Ups I looked ahead, this is the second last sutra of chapter 2… (and the last one is really very revealing, long and challenging and important so you can look forward to next week!!)
Oh and there my focus went off…. Back into centre Jenni – Pratyahara, restraint of the senses, or focus in the inner world, the possibility to perceive everything directly (Iyengar on this sutra) the movement “towards the realization of the soul” (Iyengar).
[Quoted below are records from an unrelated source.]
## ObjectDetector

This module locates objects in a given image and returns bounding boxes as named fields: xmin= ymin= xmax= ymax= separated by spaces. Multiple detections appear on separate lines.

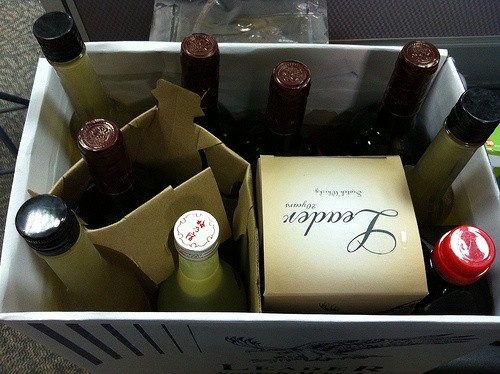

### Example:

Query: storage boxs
xmin=0 ymin=41 xmax=500 ymax=374
xmin=257 ymin=152 xmax=428 ymax=314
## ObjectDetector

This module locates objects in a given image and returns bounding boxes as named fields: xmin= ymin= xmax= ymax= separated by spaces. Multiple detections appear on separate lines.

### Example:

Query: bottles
xmin=403 ymin=87 xmax=500 ymax=230
xmin=179 ymin=32 xmax=240 ymax=153
xmin=32 ymin=11 xmax=133 ymax=150
xmin=394 ymin=226 xmax=497 ymax=315
xmin=333 ymin=39 xmax=441 ymax=166
xmin=241 ymin=60 xmax=324 ymax=166
xmin=155 ymin=209 xmax=246 ymax=311
xmin=75 ymin=118 xmax=152 ymax=224
xmin=14 ymin=194 xmax=154 ymax=313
What I personally get from reading Iyengar is that now! the journey back to the origin starts. The body and mind have been moving towards something external for gratification. We become hypnotized and drawn outwards towards pleasure. The need of pleasure and gratification (of the ego) is ever ongoing and brings us out of centre. “Pratyahara is the withdrawal of the mind from its contact with the senses of perception and the organs of action; then its direction is towards the soul.” (Iyengar) We get the suggestion that the science of restraining the senses is: “depriving them from what feeds them, the external objective world”.
All this in order to be free. Not to be deprived :-) to be free

Inspiration for class, focus on inner state. Does this mean to lay back on corrections/adjustments? Don’t think so. Maybe it is conscious contact in class to the focus on what is, in asana, before and after. We always do this, but increased contact… Maybe it is a “letting go” of seeking pleasure in every asana, and go for being free instead? To have a meditation focus point for the whole class, maybe personal maybe in fellowship?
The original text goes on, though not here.